**JOB 1**
Translate this sentence from the terms and conditions into Spanish: "“Working Day”: Monday to Friday other than a public holiday in England."
**JOB 2**
List every law, regulation, or directive that the terms and conditions cite by name or number in the definition of "Data Protection Legislation."
**JOB 3**
Condense the paragraph of the terms and conditions that begins "“Agreement”: the contractual relationship" into a bulleted list with one short definition per term.

**SOURCE EXCERPT**
Energy Information Team Ltd: terms and conditions
Definitions
“Agreement”: the contractual relationship between EIT and the Customer as set out in these terms and conditions and Letter of Authority. “Breach Fee”: payment due from the Customer to EIT in the event of a Customer Breach. “Commencement Date”: has the meaning given in clause 1. “Commission Payment”: the payment EIT is entitled to receive from the Supplier as a result of the Customer entering into the Contract. “Confidential Information”: means such information as one party may provide to the other as part of or in relation to this Agreement. “Contract”: the contract entered into by the Customer (or by EIT on the Customer’s behalf) with the Supplier for the supply of energy and as part of the Services and any extensions to this Agreement. “Customer Breach”: any act or omission of the Customer that represents a breach of the terms of this Agreement by the Customer. “Customer Obligations”: as set out in clause 2. “Data Protection Legislation”: all relevant data protection and privacy legislation in force from time to time in England and Wales a non exhaustive list of which includes the General Data Protection Regulation ((EU) 2016/679); the Data Protection Act 2018; the Privacy and Electronic Communications Directive 2002/58/EC (as updated by Directive 2009/136/EC) and the Privacy and Electronic Communications Regulations 2003 (SI 2003/2426) as amended. “Letter of Authority”: such letters of authority being as the Customer may sign from time to time. “Services”: the services that EIT will provide to the Customer include presenting the Customer with details of a proposed supply contract(s) from one (or a number) of Suppliers from EIT’s portfolio of suppliers for the Customer to choose to accept and as set out in the Letter(s) of Authority. “Supplier”: the supplier that the Customer choses to enter into a Contract with. “Working Day”: Monday to Friday other than a public holiday in England.

Stored entries
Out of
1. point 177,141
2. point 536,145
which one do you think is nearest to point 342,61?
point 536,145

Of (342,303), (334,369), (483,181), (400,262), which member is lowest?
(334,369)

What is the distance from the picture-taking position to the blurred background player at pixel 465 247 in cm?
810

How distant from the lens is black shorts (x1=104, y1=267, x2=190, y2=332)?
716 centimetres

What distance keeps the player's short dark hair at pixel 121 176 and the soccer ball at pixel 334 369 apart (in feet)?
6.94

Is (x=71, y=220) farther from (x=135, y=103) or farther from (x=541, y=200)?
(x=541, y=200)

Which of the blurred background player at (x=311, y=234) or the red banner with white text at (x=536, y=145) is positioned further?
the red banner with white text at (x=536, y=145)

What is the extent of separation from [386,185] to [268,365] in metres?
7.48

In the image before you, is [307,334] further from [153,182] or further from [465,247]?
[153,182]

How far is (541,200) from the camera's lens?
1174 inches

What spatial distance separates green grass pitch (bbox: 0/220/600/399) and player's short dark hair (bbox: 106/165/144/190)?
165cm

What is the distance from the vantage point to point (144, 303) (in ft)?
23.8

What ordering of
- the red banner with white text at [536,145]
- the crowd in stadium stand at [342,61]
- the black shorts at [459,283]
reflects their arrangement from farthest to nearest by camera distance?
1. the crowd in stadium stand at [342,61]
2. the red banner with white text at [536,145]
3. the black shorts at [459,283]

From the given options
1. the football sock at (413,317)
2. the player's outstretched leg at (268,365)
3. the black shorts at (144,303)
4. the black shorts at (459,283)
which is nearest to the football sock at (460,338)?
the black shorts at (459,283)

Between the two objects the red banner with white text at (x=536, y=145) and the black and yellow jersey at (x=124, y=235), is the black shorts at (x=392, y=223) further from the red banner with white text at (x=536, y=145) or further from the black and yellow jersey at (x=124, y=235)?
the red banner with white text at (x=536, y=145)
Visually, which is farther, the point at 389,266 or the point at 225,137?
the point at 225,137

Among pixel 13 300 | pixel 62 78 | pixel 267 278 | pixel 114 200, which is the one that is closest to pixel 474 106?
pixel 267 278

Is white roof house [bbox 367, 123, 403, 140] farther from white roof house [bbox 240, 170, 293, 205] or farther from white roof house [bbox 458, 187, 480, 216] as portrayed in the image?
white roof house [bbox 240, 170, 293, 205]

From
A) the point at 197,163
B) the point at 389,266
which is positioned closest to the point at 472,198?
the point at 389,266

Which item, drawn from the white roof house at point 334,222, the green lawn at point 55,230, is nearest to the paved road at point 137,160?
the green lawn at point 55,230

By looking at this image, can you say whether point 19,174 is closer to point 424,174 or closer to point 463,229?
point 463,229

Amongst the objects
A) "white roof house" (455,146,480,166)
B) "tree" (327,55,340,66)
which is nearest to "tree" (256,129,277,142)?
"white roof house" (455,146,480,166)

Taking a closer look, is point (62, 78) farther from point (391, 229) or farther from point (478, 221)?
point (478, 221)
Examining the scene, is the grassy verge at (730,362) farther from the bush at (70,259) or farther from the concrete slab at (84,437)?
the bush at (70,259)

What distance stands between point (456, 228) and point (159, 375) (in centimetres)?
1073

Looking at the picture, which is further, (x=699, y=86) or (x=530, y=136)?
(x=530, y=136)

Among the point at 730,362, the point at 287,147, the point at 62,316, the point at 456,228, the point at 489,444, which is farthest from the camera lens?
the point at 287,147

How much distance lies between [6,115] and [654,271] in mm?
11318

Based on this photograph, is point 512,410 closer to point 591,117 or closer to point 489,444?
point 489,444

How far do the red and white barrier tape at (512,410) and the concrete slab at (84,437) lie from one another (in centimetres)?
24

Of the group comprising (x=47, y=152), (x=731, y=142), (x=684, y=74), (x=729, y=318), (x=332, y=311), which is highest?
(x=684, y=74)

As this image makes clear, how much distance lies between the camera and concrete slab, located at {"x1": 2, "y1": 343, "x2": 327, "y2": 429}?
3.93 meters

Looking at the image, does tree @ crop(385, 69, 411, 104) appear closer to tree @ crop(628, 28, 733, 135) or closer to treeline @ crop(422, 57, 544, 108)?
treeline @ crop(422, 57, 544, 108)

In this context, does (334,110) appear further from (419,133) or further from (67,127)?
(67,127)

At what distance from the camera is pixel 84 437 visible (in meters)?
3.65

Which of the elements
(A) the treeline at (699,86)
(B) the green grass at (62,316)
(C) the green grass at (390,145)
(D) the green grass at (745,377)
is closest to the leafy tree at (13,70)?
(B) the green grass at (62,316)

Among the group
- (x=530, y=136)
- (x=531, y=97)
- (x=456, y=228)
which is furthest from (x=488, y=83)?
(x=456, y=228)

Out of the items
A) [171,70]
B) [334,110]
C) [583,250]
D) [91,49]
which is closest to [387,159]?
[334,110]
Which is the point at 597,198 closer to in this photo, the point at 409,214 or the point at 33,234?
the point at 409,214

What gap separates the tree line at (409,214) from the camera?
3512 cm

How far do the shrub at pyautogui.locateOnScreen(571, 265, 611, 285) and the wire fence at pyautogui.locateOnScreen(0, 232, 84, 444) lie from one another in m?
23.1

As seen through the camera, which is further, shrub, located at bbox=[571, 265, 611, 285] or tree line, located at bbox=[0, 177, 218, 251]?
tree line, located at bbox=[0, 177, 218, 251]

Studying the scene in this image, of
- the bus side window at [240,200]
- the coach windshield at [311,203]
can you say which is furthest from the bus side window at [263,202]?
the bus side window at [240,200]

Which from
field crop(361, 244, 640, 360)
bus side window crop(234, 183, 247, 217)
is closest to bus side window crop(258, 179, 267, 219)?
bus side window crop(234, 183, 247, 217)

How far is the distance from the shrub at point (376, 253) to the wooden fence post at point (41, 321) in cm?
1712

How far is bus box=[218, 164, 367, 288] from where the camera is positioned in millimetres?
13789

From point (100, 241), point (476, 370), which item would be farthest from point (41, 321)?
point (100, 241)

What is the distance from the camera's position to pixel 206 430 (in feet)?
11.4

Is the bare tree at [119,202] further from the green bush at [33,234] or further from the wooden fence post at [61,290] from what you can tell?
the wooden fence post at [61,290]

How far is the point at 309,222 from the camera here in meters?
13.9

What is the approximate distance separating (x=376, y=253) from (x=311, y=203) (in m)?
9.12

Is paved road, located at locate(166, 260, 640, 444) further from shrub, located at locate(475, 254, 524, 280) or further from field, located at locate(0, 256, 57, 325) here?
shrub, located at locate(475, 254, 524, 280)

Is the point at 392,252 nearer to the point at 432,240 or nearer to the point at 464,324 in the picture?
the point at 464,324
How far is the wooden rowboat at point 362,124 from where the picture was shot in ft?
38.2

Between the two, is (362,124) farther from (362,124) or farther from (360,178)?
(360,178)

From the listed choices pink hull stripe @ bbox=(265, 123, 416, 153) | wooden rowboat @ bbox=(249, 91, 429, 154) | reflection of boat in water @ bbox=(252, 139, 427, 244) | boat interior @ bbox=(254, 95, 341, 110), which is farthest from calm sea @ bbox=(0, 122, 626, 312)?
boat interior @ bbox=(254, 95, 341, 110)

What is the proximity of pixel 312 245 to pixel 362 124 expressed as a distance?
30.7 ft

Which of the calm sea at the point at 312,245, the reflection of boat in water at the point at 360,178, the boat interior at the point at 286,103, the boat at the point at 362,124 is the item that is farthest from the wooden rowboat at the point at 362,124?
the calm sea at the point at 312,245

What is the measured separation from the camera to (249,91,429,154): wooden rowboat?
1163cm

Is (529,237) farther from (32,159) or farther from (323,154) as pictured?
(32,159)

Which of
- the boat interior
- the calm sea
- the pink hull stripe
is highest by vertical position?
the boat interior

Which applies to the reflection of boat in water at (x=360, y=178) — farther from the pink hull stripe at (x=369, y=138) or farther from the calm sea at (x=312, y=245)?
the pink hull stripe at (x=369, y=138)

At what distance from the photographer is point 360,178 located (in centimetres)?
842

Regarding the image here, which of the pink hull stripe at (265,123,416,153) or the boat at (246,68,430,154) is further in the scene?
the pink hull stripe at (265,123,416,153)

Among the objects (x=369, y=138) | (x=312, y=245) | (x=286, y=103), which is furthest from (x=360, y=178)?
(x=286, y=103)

**CORRECT OUTPUT 1**
“Día Hábil”: de lunes a viernes, excepto los días festivos oficiales en Inglaterra.

**CORRECT OUTPUT 2**
- General Data Protection Regulation ((EU) 2016/679)
- Data Protection Act 2018
- Privacy and Electronic Communications Directive 2002/58/EC
- Directive 2009/136/EC
- Privacy and Electronic Communications Regulations 2003 (SI 2003/2426)

**CORRECT OUTPUT 3**
- **Agreement:** the contractual relationship between EIT and the Customer under these terms and conditions and the Letter of Authority.
- **Breach Fee:** the payment the Customer owes EIT if there is a Customer Breach.
- **Commencement Date:** as defined in clause 1.
- **Commission Payment:** the payment EIT is entitled to receive from the Supplier when the Customer enters into the Contract.
- **Confidential Information:** information one party provides to the other as part of or in relation to the Agreement.
- **Contract:** the energy supply contract with the Supplier, entered into by the Customer or by EIT on the Customer's behalf. It also covers the Services and any extensions to the Agreement.
- **Customer Breach:** any act or omission by the Customer that breaches the Agreement.
- **Customer Obligations:** as set out in clause 2.
- **Data Protection Legislation:** all relevant data protection and privacy legislation in force in England and Wales, including the GDPR, the Data Protection Act 2018, and the privacy and electronic communications directive and regulations.
- **Letter of Authority:** any letters of authority the Customer signs from time to time.
- **Services:** EIT presents the Customer with proposed supply contracts from one or more Suppliers in its portfolio, for the Customer to accept, as set out in the Letter(s) of Authority.
- **Supplier:** the supplier the Customer chooses to contract with.
- **Working Day:** Monday to Friday, excluding public holidays in England.